For the past couple of days, I have been in deep thoughts. They continue to come, one after another, some may be negative, while the others try to calm me down. Without a certain doubt, I believe I knew what was the right decision, but why? I was recently introduced to a new family, a wealthy noble one at that. I was said to wed their oldest child, although I am only thirteen. These types of decisions aren't mine to make, yet I feel an unfamiliar pit in my stomach. In my own opinion, I think marrying for money is a bit ridiculous, and love should be taken into consideration. Talking to my parents would be pointless, as they would ignore me again. Should I really risk going to make that journey, just to reach there, or should I reconsider? Although, making my parents happy was my top priority, I'm not so sure now.

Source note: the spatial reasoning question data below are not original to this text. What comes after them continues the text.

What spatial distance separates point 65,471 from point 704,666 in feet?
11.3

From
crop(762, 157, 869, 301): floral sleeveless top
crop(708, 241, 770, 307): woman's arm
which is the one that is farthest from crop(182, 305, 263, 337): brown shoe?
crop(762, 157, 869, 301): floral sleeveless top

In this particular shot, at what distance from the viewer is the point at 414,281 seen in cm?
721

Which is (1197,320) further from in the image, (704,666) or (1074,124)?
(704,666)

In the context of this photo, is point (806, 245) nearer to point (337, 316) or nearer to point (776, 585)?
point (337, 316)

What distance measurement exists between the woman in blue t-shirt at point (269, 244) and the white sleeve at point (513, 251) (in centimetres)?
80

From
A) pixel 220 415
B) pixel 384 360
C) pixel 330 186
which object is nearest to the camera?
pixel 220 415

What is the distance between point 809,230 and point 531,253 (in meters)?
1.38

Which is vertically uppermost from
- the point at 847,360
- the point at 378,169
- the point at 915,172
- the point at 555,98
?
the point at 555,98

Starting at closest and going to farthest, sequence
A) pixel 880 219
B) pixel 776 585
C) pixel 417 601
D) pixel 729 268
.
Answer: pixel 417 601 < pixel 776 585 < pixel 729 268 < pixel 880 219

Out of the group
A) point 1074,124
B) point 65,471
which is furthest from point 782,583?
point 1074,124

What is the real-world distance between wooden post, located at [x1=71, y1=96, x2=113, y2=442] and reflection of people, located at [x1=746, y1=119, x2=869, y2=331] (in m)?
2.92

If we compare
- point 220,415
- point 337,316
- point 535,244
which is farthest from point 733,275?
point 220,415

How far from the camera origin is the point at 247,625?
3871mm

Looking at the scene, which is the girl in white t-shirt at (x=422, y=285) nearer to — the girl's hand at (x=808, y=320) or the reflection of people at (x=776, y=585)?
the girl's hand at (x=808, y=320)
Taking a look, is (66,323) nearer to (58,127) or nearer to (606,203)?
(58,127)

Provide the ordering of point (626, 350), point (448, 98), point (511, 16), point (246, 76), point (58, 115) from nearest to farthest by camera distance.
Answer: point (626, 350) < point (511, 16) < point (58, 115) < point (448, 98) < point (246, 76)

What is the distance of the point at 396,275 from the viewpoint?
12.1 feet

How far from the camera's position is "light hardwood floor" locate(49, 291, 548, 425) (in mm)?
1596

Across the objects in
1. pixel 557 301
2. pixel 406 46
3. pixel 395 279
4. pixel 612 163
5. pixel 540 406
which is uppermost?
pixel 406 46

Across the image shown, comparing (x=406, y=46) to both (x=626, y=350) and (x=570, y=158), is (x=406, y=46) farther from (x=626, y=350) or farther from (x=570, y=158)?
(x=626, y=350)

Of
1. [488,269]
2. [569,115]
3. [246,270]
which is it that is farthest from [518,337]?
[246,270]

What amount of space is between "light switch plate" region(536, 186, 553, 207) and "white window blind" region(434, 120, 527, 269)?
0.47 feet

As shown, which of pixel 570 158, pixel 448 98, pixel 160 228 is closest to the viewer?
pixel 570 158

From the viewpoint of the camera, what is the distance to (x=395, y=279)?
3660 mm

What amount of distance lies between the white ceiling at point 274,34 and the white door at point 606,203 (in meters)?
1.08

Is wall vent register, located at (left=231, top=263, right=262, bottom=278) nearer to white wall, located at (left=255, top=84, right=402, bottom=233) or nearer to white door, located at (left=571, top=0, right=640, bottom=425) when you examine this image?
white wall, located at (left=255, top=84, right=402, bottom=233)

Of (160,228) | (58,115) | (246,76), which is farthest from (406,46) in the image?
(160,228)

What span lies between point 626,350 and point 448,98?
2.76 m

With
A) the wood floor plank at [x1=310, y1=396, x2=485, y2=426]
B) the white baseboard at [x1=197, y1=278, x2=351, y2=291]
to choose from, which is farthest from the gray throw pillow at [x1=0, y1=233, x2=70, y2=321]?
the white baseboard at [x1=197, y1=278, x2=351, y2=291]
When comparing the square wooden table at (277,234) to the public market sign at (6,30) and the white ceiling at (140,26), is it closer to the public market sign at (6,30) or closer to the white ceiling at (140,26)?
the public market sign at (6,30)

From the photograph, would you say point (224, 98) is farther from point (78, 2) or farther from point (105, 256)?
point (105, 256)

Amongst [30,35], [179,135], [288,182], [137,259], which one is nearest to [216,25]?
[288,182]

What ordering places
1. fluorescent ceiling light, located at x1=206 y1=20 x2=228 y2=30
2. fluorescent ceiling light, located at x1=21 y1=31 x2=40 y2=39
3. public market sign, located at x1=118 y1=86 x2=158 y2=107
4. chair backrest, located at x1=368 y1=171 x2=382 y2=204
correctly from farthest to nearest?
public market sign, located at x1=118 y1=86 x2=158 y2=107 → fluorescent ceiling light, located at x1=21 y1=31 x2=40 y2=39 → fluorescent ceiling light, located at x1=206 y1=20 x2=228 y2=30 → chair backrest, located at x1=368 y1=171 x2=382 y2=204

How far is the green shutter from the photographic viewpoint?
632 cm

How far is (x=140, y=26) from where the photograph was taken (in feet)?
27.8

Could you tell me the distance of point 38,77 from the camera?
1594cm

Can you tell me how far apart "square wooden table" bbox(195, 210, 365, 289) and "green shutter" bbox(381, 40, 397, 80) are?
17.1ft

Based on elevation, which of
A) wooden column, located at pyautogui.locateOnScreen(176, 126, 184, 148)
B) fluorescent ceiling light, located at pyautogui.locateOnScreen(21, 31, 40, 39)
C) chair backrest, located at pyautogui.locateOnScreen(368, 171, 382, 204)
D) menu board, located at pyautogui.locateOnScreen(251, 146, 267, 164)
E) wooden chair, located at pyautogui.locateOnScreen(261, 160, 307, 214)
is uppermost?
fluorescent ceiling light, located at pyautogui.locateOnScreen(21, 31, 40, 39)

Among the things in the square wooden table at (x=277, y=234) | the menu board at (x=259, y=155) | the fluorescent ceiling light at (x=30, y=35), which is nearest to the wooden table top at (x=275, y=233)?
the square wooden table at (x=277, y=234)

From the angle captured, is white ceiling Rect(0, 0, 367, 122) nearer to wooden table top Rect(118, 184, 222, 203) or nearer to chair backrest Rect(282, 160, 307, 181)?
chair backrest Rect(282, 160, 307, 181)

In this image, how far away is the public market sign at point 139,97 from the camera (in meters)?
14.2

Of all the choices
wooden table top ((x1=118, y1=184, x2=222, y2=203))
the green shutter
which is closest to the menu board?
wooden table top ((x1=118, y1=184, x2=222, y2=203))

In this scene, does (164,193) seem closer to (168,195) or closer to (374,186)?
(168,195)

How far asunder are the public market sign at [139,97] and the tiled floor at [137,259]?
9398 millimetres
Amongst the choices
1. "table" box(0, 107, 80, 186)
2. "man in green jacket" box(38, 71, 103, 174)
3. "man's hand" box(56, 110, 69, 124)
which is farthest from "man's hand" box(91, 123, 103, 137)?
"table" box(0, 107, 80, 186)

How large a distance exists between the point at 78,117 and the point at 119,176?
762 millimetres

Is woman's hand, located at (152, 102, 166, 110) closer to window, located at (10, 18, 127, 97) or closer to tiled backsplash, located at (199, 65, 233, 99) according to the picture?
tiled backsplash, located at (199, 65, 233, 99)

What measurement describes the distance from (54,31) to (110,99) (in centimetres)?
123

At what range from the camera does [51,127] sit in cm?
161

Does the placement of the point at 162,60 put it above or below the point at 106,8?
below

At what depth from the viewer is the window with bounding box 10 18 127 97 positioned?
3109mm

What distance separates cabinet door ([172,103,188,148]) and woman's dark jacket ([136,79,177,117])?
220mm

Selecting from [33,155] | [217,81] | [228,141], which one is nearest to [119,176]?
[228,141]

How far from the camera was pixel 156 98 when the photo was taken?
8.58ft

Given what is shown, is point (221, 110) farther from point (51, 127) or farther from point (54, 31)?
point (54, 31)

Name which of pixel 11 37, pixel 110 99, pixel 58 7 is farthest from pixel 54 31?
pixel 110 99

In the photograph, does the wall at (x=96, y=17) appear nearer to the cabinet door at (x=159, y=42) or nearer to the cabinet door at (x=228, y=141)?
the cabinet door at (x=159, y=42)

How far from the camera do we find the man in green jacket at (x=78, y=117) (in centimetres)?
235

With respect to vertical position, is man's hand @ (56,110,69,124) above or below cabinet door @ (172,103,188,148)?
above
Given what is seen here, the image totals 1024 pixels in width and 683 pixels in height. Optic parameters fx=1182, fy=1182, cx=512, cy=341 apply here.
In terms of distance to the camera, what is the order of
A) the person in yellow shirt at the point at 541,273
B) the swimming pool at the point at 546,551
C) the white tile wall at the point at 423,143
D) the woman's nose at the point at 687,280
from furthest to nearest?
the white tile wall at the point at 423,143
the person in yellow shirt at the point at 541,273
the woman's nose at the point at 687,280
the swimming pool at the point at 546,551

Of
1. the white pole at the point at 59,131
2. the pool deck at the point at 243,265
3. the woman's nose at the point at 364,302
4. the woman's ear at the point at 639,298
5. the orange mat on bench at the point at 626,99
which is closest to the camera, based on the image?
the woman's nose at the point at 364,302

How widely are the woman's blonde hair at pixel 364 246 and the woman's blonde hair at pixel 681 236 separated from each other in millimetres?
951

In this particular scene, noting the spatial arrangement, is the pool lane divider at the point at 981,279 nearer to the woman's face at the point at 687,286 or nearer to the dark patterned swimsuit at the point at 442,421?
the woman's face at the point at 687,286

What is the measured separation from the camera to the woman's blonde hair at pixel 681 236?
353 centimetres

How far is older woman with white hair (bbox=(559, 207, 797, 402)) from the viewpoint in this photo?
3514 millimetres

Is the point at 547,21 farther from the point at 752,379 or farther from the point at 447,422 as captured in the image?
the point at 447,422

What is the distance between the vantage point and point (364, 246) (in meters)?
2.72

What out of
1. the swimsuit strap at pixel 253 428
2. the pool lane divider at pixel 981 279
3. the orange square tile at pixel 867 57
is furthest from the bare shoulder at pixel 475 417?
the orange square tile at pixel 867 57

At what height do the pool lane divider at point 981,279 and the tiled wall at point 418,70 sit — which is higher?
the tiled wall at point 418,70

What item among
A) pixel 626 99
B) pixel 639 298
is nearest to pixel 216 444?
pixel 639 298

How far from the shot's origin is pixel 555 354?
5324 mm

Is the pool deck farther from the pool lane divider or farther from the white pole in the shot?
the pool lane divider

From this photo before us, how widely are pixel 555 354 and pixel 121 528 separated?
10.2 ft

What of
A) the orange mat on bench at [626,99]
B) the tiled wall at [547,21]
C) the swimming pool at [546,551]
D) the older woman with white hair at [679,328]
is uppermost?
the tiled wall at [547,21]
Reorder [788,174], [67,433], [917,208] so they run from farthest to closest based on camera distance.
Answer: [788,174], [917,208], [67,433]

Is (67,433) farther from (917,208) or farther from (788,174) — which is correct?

   Weeks have passed now, and I've reached my decision, I have chosen to make the effort, and journey. It may be a bit strenuous, but it if makes my parents satisfied and content, I shall take all risks. I really disapprove of this idea, but what can I do? My father has passed his heritage onto me, and now it is my job to take that position, as king. Pondering over sadness, and double thoughts, is this truly the right way to go. Am I just wandering through hallways that will eventually lead me into circles? Hopefully I will never find out. 
    What will I do?
 
I have been traveling for days now, without any luck. I've seen two dead body's, and the seen cannot be unseen. I wish I could be cleansed of my mind, and for my sins. My feet, head, body, and hands ache. The sun is beginning to set, and the air is becoming colder. I am in desperate need for food, and a nice shelter would also be great. I have come so far, I can't give up now, but it seems as if all hope is lost. Without anything to do, I should probably rest for a moment. Wait, I can see a building near by. Maybe there are individuals inside that can shelter, and care for me. Without giving this decision much thought, I'm running towards there with full speed.
        I'm almost there until I come to realize something. There isn't smoke, nor animals near by. As I come closer, I also realize that the building is in ruins. What am I to do now? With nowhere to run to, I am utterly lost in the middle of a clearing. Maybe it would be better if I were caught, then I could be put out of my misery. Although these thoughts come into mind, I am somehow not able to come to it. I might be afraid of the thought of dying, or death in general. Perhaps I should stay alive, for my dead  other and missing father. I will continue to stay alive until the very end.